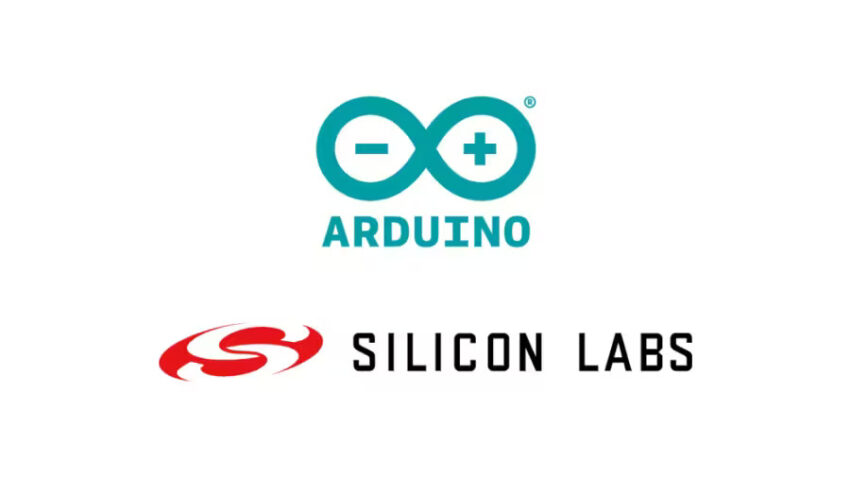 Arduino משתף פעולה עם Silicon Labs כדי לספק תמיכה רשמית לתקן ה-Mater ורמז על שחרורו של Arduino Nano חדש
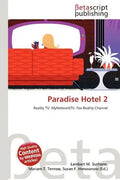 Paradise Hotel 2 reality-tv-serie, MyNetworkTV en Fox Reality Channel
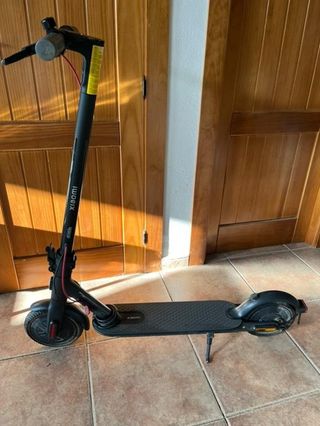 Patin eléctrico Xiaomi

• The task
Restate the material above word for word, omitting the pictures.

• Reply
 Arduino משתף פעולה עם Silicon Labs כדי לספק תמיכה רשמית לתקן ה-Mater ורמז על שחרורו של Arduino Nano חדש
 Paradise Hotel 2 reality-tv-serie, MyNetworkTV en Fox Reality Channel
 Patin eléctrico Xiaomi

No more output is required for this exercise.